Como se não bastasse toda a especulação que
perpetrou-se, ainda nos anos sessenta, com o boato sobre a suposta morte de Paul
McCartney, em 1966, e a sua substituição por um sósia chamado, supostamente, “Billy Shears”,
outros boatos absurdos envolveram os Beatles, a espalhar-se entre fãs e
jornalistas. Um dos mais curiosos, ocorreu nos anos
setenta, quando uma misteriosa banda lançou-se no mercado, envolta sob brumas espessas,
pelo fato de não apresentar através das fichas técnicas de seus discos, nenhuma foto,
tampouco o nome de seus componentes, uma prática no mínimo curiosa como
estratégia de divulgação, mas sobretudo por apresentar em sua sonoridade,
inúmeros elementos típicos da “estética Beatle”, e assim dar margem à suspeitas.
Tratou-se do “Klaatu”, uma banda
formada em 1973, mas que só começou a ficar famosa em maior escala em 1976, ao despertar a
suspeita de que seriam os ex-membros dos Beatles a gravar novamente juntos, mas sob o mistério
de uma identidade secreta. Assim que as canções do Klaatu, com tal
sonoridade começaram a tornar-se públicas, foi inevitável não associar tal
mistério desse anonimato dos componentes da banda à incrível semelhança
estilística das suas composições, reforçado pelos arranjos observados nas músicas, a evocar diversas
marcas registradas do quarteto de Liverpool, e de certa forma, também a acrescentar uma
similaridade de áudio, com os timbres dos instrumentos, e até nas vozes dos
vocalistas da banda.
Claro, rapidamente a lenda urbana formou-se, e uma série de supostas “evidências” arroladas por fãs; jornalistas e
músicos mais observadores e detalhistas, pôs-se a formatar um caldeirão
borbulhante a alimentar os boatos. De fato, ao escutar-se os discos do Klaatu,
a similaridade com a obra dos Beatles, é bem grande.
O caráter Pop das canções é evidente
sob uma primeira audição, mas a análise vai além. Parece que tais artistas esmeraram-se não apenas em
buscar inspiração na fase inicial da carreira dos Beatles, com o chamado.

● **ITENS**
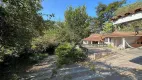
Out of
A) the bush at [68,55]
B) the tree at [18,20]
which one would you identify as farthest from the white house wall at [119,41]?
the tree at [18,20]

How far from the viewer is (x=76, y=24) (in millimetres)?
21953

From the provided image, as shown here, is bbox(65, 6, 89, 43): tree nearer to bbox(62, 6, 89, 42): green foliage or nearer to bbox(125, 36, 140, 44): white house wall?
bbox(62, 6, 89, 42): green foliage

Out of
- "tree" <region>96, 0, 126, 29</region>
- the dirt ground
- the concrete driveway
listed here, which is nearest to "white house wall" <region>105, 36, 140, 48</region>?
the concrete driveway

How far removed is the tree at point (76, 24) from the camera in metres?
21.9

...

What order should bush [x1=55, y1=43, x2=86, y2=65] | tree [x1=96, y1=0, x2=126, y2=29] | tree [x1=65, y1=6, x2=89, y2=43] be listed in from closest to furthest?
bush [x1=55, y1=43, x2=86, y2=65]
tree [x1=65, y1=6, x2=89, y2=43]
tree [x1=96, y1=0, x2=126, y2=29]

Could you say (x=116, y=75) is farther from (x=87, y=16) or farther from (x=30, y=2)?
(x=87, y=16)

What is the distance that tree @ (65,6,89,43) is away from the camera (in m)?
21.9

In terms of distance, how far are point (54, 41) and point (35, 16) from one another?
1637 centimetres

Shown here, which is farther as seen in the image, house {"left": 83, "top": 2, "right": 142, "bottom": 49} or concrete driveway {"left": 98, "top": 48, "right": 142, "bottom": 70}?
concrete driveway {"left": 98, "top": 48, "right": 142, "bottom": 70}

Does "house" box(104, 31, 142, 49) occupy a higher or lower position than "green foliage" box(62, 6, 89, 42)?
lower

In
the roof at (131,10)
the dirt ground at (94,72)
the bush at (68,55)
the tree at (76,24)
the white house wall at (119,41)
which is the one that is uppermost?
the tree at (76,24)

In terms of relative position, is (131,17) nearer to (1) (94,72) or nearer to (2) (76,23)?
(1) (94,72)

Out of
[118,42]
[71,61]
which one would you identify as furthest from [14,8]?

● **INSTRUÇÕES DE TRABALHO**
a. Reescreva o texto sobre a banda Klaatu começando em "Como se não" e terminando em "margem à suspeitas.", substituindo "sósia" por "impostor".
b. Dê continuidade ao texto sobre a banda Klaatu a partir do ponto em que ele termina.
Os itens não precisam ser consultados.

● **RESULTADOS EM ORDEM**
a.
Como se não bastasse toda a especulação que
perpetrou-se, ainda nos anos sessenta, com o boato sobre a suposta morte de Paul
McCartney, em 1966, e a sua substituição por um impostor chamado, supostamente, “Billy Shears”,
outros boatos absurdos envolveram os Beatles, a espalhar-se entre fãs e
jornalistas. Um dos mais curiosos, ocorreu nos anos
setenta, quando uma misteriosa banda lançou-se no mercado, envolta sob brumas espessas,
pelo fato de não apresentar através das fichas técnicas de seus discos, nenhuma foto,
tampouco o nome de seus componentes, uma prática no mínimo curiosa como
estratégia de divulgação, mas sobretudo por apresentar em sua sonoridade,
inúmeros elementos típicos da “estética Beatle”, e assim dar margem à suspeitas.

b.
“Bubblegum”, típico do início / meio da década de sessenta, mas também a investir em outras escolas estilísticas que os Beatles utilizaram para construir fases
mais avançadas de sua carreira e neste caso, o Klaatu seguiu a mesma orientação artística.
O elemento psicodélico também faz-se
presente, além da sonoridade mais agressiva do "Acid Rock", e também a conter pitadas generosas da Black Music americana; a insinuação Prog-Rock, bem de seu início (falo sobre 1969 / 1970), além de um nítido avançar pelo Pop setentista, algo
praticado pelos quatro Beatles, individualmente, em seus álbuns a constar de suas
respectivas carreiras solo, igualmente.
Sobre a lenda misteriosa, se não foram os ex-componentes dos Beatles a brincar de
gravar como uma banda secreta, no mínimo, seria uma banda cover ou banda tributo,
especializados em reproduzir com perfeição o som do "Fab Four", e dessas bem
detalhistas, com muitos requintes
sonoros, perfeitamente coadunados com o som da grande banda de Liverpool.
O primeiro single do Klaatu, foi lançado em
1973, mas a especulação sobre a banda ser formada pelo membros dos Beatles, disfarçados, só explodiria mesmo
em 1976, quando o LP “03:47 Est”, foi lançado. A começar pelo título do disco, aliás...
Esse horário em questão, referiu-se ao
horário em que a nave do alienígena “Klaatu”, aterrissou próximo ao Capitólio,
em Washington / DC, dentro da ficção exibida no filme norteamericano : “The Day the Earth Stood Still”, que aliás, é um dos mais
espetaculares filmes com teor "Sci-Fi", já realizados pelo cinema.
Ora, foi justo que a banda fizesse tal
citação, visto que o nome da banda era uma ideia extraída justamente da
personagem protagonista da película, contudo, a imaginação das pessoas aflorou,
pois dois anos antes, o ex-baterista do Beatles, Ringo Starr, havia lançado o LP “Goodnight Vienna”, cuja
capa era uma homenagem ao mesmo filme, com o próprio, Ringo, caracterizado como o
alienígena “Klaatu” do filme citado, a descero da sua nave, em companhia do gigantesco Robot,
Gort.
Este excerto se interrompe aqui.